A review by tbeaumont223
The Book of Life by Deborah Harkness

2.0

It took me a while to write a review on this book because I just wasn't feeling it.

I LOVED the first two books in Harkness' series. I read them both twice, something I rarely do and loved them just as much the second time around. I couldn't wait for The Book of Life to come out. And then it did and from the first page I was disappointed.

At the end of Shadow of Night, we were left wondering where Emily was. Harkness wastes no time in TBOL to let us know what happens. While I was expecting a bit more suspense in the discovery of her whereabouts, it was nice to not have to wonder. However, the dialogue around her death was not believable. I felt no sorrow at her absence because the sorrow coming off the pages was so forced.

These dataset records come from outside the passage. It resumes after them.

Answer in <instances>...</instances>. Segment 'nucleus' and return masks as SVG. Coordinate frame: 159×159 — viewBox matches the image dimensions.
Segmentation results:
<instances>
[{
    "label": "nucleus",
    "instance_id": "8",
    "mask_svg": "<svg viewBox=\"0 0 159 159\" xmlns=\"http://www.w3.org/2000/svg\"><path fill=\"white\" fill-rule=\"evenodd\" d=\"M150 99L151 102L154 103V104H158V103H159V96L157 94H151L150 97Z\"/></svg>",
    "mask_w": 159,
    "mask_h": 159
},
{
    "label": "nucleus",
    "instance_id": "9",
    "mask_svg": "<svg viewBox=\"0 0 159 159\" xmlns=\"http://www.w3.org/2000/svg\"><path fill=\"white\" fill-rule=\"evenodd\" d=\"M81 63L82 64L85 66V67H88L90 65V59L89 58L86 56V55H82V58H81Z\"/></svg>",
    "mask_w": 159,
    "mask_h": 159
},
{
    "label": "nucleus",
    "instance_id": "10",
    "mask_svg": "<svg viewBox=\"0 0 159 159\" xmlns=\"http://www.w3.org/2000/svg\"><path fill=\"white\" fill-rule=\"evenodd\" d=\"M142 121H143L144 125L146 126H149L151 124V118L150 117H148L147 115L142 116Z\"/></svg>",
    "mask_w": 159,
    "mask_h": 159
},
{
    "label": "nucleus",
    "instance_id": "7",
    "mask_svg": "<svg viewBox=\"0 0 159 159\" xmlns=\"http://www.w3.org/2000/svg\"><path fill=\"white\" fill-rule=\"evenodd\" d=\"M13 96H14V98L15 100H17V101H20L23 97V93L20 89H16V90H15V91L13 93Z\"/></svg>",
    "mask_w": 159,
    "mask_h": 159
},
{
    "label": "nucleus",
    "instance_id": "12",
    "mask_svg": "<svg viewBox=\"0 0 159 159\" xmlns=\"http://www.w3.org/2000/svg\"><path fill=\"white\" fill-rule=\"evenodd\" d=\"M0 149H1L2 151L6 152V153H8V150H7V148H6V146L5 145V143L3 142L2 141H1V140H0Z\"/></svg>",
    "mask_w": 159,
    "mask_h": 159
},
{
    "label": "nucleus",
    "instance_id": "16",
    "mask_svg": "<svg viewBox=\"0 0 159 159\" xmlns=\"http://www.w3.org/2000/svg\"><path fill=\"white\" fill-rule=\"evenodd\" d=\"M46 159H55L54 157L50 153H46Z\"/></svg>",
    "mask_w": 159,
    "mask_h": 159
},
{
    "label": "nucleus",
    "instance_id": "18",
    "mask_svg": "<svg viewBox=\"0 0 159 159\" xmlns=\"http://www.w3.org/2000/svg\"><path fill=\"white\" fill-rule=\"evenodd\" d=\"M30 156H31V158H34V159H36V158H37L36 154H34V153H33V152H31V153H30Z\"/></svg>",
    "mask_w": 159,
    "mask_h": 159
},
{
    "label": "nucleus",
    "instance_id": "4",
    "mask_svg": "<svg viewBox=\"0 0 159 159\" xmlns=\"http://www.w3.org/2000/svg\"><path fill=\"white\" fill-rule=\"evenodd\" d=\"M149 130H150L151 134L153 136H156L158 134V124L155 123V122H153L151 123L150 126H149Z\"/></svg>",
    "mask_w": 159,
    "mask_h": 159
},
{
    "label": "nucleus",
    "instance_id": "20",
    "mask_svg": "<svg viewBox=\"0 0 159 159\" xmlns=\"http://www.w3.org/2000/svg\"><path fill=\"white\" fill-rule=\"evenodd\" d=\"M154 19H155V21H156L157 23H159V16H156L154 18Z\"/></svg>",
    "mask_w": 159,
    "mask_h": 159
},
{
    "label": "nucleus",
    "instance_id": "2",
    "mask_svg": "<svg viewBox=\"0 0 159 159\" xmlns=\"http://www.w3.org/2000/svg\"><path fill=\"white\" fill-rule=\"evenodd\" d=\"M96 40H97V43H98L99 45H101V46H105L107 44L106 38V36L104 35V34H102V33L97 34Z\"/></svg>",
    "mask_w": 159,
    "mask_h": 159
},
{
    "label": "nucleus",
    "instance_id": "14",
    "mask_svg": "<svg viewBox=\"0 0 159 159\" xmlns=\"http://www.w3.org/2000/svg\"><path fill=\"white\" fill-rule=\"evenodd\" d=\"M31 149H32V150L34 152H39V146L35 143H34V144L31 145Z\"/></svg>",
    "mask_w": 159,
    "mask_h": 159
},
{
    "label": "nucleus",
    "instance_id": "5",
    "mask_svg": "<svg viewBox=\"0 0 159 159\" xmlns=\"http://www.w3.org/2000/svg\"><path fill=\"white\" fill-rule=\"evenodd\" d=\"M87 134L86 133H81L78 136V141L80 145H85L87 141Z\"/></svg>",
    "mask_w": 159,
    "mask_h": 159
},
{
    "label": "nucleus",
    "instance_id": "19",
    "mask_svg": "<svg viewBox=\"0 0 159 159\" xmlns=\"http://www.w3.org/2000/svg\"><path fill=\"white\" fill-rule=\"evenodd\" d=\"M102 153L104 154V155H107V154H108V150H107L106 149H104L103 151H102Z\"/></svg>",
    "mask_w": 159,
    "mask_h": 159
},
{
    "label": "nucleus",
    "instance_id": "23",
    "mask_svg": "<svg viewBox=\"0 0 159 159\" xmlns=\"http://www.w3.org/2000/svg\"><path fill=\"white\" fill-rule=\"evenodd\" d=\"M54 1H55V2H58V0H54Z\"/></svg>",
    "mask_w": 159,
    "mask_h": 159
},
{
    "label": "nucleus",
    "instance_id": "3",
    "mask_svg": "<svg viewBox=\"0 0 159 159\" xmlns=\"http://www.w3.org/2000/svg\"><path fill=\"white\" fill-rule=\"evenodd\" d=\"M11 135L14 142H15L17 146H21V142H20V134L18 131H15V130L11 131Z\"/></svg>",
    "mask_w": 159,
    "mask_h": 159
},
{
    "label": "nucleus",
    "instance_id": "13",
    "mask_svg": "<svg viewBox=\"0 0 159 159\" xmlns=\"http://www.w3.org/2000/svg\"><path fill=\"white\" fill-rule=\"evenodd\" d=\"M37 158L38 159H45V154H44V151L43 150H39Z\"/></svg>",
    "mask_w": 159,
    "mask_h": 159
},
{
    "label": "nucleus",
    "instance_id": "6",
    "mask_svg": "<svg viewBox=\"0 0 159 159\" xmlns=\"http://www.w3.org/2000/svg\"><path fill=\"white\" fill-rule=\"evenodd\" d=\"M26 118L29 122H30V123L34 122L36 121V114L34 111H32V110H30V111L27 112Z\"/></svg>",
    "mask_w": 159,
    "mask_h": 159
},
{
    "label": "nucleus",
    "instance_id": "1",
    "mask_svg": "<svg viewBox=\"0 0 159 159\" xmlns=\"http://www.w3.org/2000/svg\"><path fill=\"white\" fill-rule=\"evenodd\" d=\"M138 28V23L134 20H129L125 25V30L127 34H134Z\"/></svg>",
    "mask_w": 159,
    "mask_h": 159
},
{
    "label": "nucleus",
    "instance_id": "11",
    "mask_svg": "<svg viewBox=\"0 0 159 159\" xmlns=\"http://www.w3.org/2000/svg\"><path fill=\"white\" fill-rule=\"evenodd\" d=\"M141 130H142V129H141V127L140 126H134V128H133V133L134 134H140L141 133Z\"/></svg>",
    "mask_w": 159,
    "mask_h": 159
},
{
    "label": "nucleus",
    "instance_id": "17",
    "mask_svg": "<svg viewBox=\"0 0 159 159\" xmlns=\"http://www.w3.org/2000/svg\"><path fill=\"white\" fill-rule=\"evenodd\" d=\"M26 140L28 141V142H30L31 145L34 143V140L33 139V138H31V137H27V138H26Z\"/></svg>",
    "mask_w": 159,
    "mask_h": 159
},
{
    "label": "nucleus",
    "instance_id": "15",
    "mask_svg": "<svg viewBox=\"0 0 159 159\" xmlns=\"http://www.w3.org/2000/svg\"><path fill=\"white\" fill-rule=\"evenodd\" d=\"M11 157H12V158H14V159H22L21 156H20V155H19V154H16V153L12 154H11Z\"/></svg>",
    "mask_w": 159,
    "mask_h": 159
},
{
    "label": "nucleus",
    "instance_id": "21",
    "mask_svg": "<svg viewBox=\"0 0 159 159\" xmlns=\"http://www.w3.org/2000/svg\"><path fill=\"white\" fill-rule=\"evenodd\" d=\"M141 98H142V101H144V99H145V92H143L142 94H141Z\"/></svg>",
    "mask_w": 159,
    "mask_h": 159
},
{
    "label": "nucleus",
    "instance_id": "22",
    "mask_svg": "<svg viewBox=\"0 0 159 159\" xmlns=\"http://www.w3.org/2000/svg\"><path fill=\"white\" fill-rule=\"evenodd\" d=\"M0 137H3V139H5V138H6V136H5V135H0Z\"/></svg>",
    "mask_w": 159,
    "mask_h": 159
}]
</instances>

This is not the only area I felt the dialogue was forced and lacking feeling. There was hardly a conversation in the book that had me suspending disbelief and falling into the story. Page by page, I was only ever reading a book, not living a story.

It wasn't just the dialogue I found hard to believe. In TBOL, many humans found out about the existence of creatures yet none seemed to have a hard time accepting it. No one questioned it. No one freaked out. While it was nice to not have half the book focused on convincing them creatures were real, I expected some kind of reaction.

The transitions were also an issue for me. The book felt like a check list of events we had to get through in order to get to the main point of the book: who and what Diana and her babies were and what they were capable of. Everything leading up to that was just filler to make the book long enough. As such, it wasn't natural or smooth.

There was also no character development. If anything, characters stagnated and regressed. New characters didn't contribute to the story in any way and old characters lacked any connection I felt in the first two books.

All in all, I finished the book out of stubbornness rather than for any interest in the story. I wanted to at least finish the trilogy I loved so much in the first two books. At the conclusion of the book, I was just glad it was over.